[Opening Reading text section]
Current Research

Sexual Risk-taking Behaviour and HIV Transmission in Thailand

 

The Kingdom of Thailand is located at the centre of the Indochina peninsula in Southeast Asia, and as a tourist destination welcomed over 371 thousand visits from UK citizens in 2012 alone. However, in addition to possessing incredible natural beauty and a rich cultural heritage, there is a great deal of poverty, driven largely by substantial economic and social inequalities. The country also has the rather unenviable reputation of being one of the most important destinations in the world for sex tourists, particularly for European and Asian men. Although prostitution is technically illegal in Thailand, paid-for sex remains available to men in a variety of different settings, both formal and informal. The go-go bars found throughout the district of Patpong in Bangkok, and within the city of Pattaya and the island of Phuket, are amongst the most popular (and infamous) venues for sex tourists, however, the purchase of sexual services by tourists occurs throughout the length of Thailand, in bars, massage parlours and on the street.

 

Where there is sex there are also sexually transmitted infections, the most important of these being HIV. Condoms are an effective way to help prevent the sexual transmission of HIV, but In 2013 Manieri et al. found that amongst the the of the Western men that they interviewed in Thailand, 20% were planning to engage in sex with female sex workers without the use of a condom. The study authors reported that because of their age (over 40) they should have been exposed to the peak of Government safer-sex messages during the 1990’s, and so their planned decision to engage in unprotected sex must have been driven by other, undisclosed factors.
[Closing Reading text section]
▶ Exercise tasks:
**1)** For each statement, say yes or no on whether it agrees with the text on HIV risk in Thailand, and quote the words of the text that decide it. (a) Prostitution is legal in Thailand. (b) UK citizens made over 371 thousand visits to Thailand in 2012. (c) Tourists buy sexual services only in Bangkok.
**2)** Duplicate the stretch of the text on HIV risk in Thailand from "Where there is" through "other, undisclosed factors.".
**3)** Go on with the text on HIV risk in Thailand, starting after its last sentence.
The listing that follows comes from a separate source.
[Opening Stored data section]
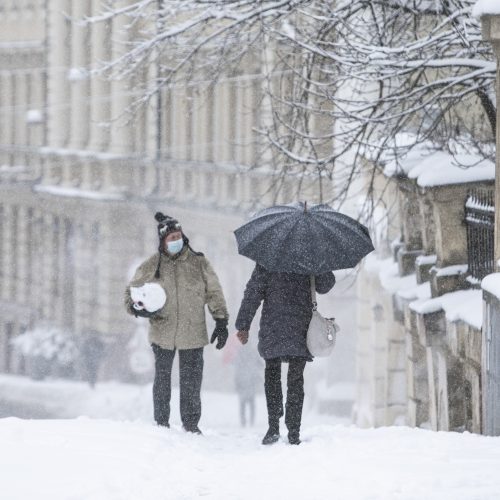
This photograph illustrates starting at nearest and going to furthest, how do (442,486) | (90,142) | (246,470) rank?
[Closing Stored data section]
▶ Per-task answers:
**1)**
(a) No: "Although prostitution is technically illegal in Thailand"
(b) Yes: "welcomed over 371 thousand visits from UK citizens in 2012 alone"
(c) No: "the purchase of sexual services by tourists occurs throughout the length of Thailand, in bars, massage parlours and on the street"

**2)**
Where there is sex there are also sexually transmitted infections, the most important of these being HIV. Condoms are an effective way to help prevent the sexual transmission of HIV, but In 2013 Manieri et al. found that amongst the the of the Western men that they interviewed in Thailand, 20% were planning to engage in sex with female sex workers without the use of a condom. The study authors reported that because of their age (over 40) they should have been exposed to the peak of Government safer-sex messages during the 1990’s, and so their planned decision to engage in unprotected sex must have been driven by other, undisclosed factors.

**3)**
 

The focus of my current research is to try to understand why some largely well-educated Western men appear to be engaging in high-risk, unprotected sexual activity with female sex workers in Thailand. By gaining a fuller understanding of this behaviour it is hoped that future health promotion interventions may be better targeted towards this liminal but important group of men. Two journal articles have so far been published from this work and are available to read in the 'Writing' section of this website.

 

References

 

Manieri, M., Svensson, H. and Stafstrom, M. (2013). Sex tourist risk behaviour - An on-site survey among Swedish men buying sex in Thailand. Scandinavian Journal of Public Health. 41(4): 392-397.